> [TASK DESCRIPTION]: In the blog post about Watson, what did Ken Jennings work into his Final Jeopardy answer?

> [PAGE EXTRACT]:
-- -- --
Thursday, February 17, 2011

Thoughts on Watson: the Jeopardy robot Part III



OK. Watson won. He won kinda big time, and I was gonna post a picture of a chain-link-fence-holding Sarah Conner engulfed in flames on judgement day, but it was sort of gruesome and anyway I don't really feel that way about this particular robot triumph. That said, burying an arms cache in the Mexican desert and maybe learning a few tips on how to outsmart logic-beholden machines via a re-read of Asimov's I Robot might not be a terrible idea. (no, watching the movie won't help)

Before we get into the gloomy excitement of computers getting really really smart all of a sudden,  let's quickly discuss the saving grace for humanity here which is: Ken Jennings managed a (reasonably funny and certainly appropriate) Simpsons reference within his final jeopardy answer!

We're still good at something! Being funny! Take that, machines!

In case you're not a Simpsons nerd, see the classic Kent Brockman clip below.



Maybe IBM's next challenge should be to develop a robot that wins Last Comic Standing. No, seriously, give it a shot, IBM. It's even OK if it uses props, or ventriloquism, or a redneck-y catch phrase, but I think your best bet is to have it write 45 minutes about the quirks of being robotic, then stock the audience with robots. But perhaps I digress.

Back to the show.  What can I say except to ask more questions about how Watson works? I find this stuff sort of endlessly fascinating.

Why does it seem like Watson's so much better at Double Jeopardy than Single?

Does Watson benefit from any sort of momentum of confidence factor after a series of correct answers (like a human would)? (Presumably not...so, followup question: Would that be an inherently bad thing to build into a computer's programming? Discuss)


How did Watson put together Moldavia and Wallachia to get Bram Stoker but not get the Chicago airport question?


Let me jump into that one.


As a reasonably intelligent human being, I gauged both of these (final jeopardy) questions as fairly easy, although I would agree that the Chicago one was a little tougher. Although the inherent difficulty of any question is debatable and of course skewed by whether someone knows or does not know the answer, I feel my opinion is at least somewhat founded in objective analysis and also supported anecdotally by the fact that both human players got both questions correct.
-- -- --
> [COLLECTED DATA]:
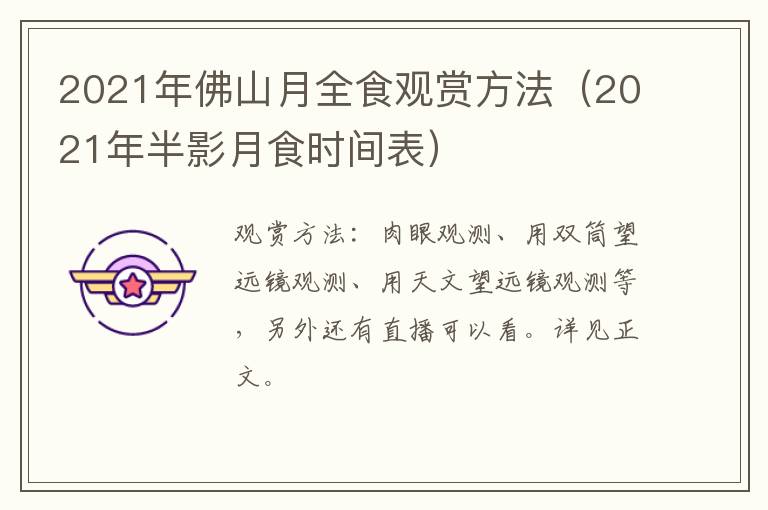 2021年佛山月全食观赏方法（2021年半影月食时间表）

观赏方法：肉眼观测、用双筒望远镜观测、用天文望远镜观测等，另外还有直播可以看。详见正文。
-- -- --
> [ANSWER]: A Simpsons reference.